Supplied data
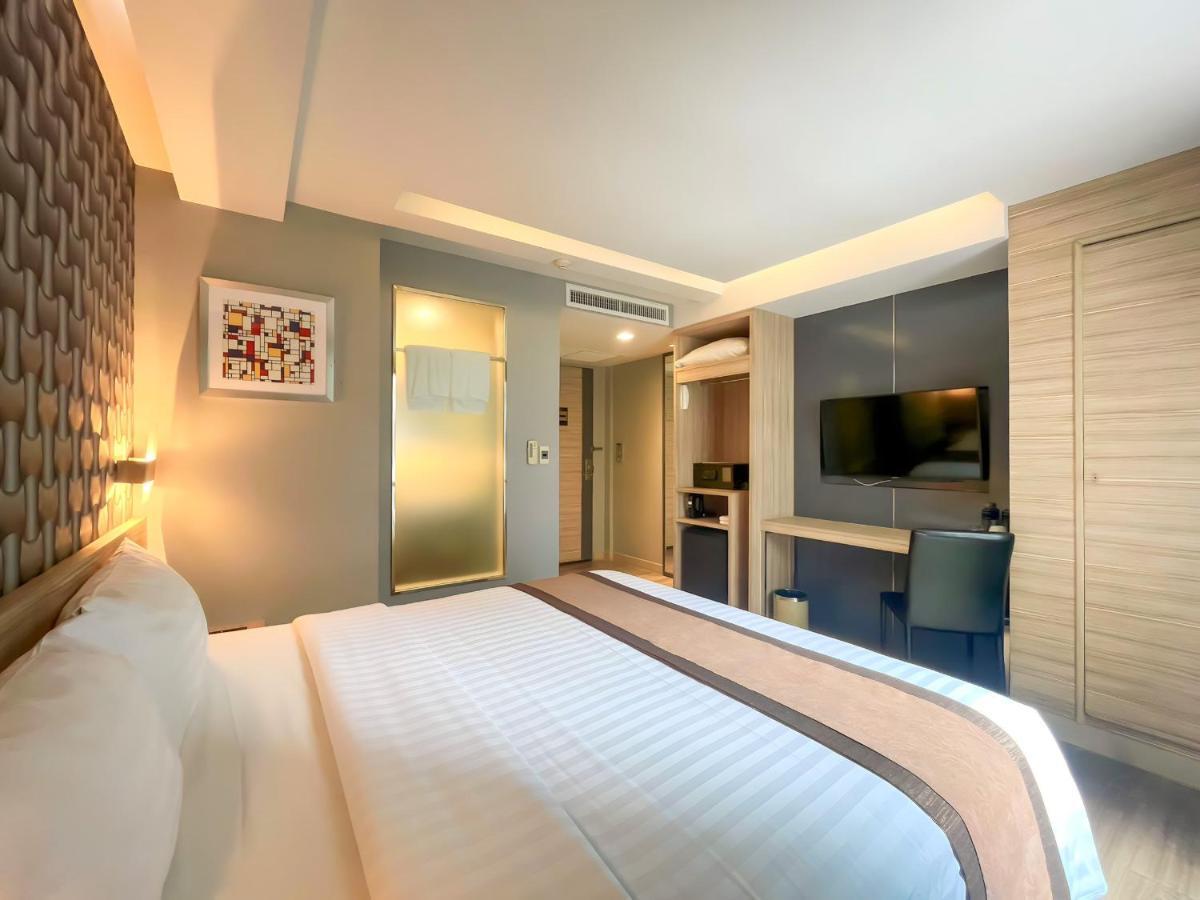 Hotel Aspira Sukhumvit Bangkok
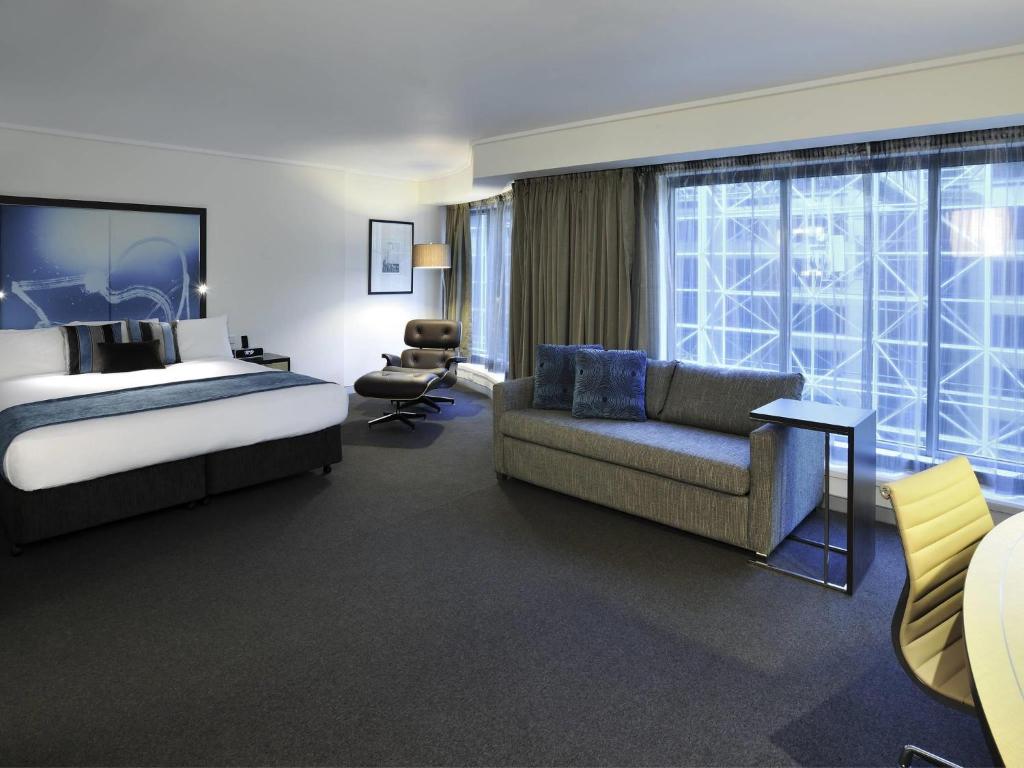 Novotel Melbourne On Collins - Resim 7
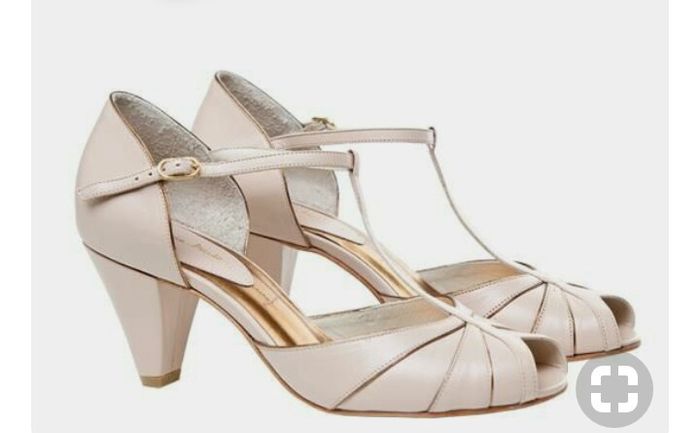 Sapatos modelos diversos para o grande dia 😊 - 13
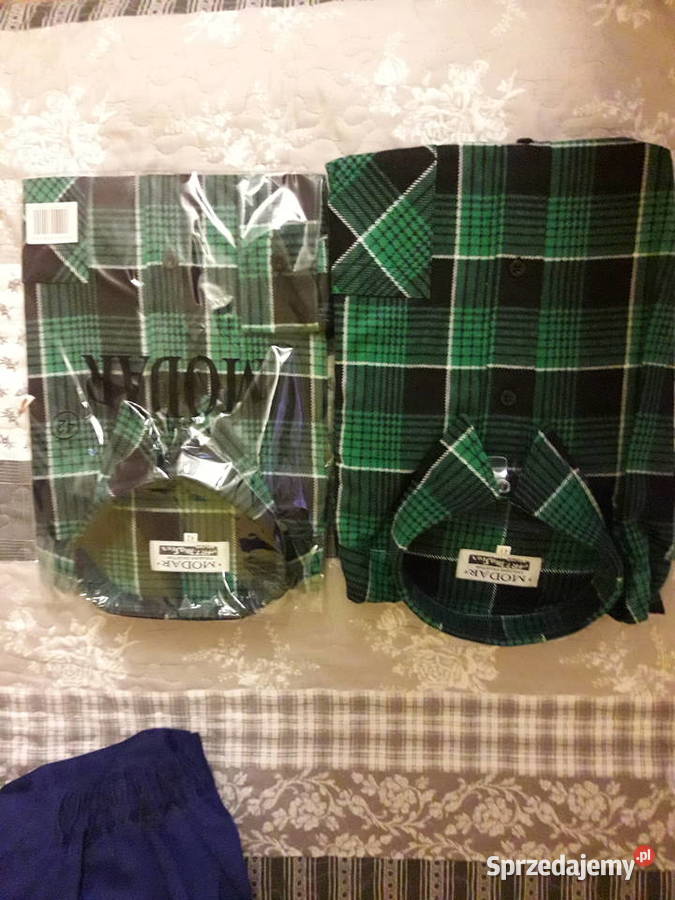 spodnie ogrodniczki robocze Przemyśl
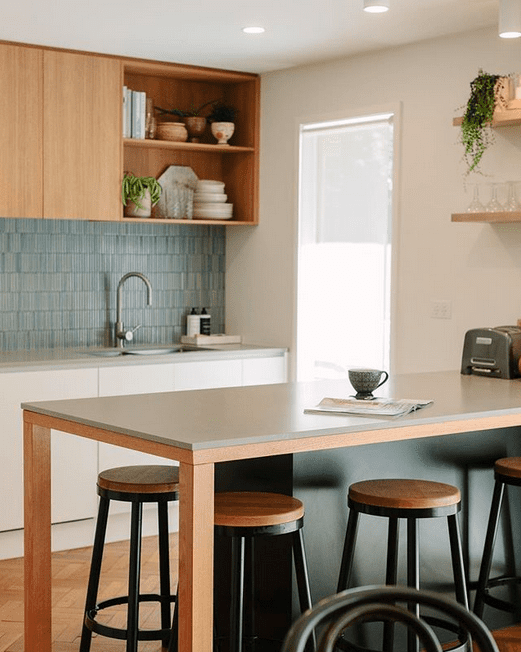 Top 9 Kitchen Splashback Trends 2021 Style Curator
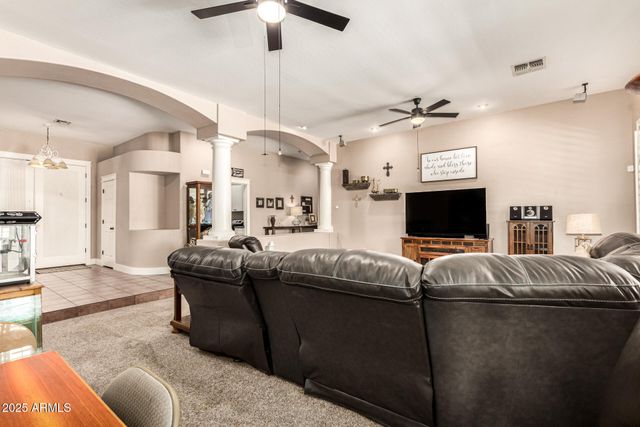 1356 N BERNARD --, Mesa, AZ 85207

To do
Starting at the line that contains "Sapatos modelos diversos", please write out every line to the end of the entries, inclusive, copied exactly and with pictures omitted.

Solution to this task
 Sapatos modelos diversos para o grande dia 😊 - 13
 spodnie ogrodniczki robocze Przemyśl
 Top 9 Kitchen Splashback Trends 2021 Style Curator
 1356 N BERNARD --, Mesa, AZ 85207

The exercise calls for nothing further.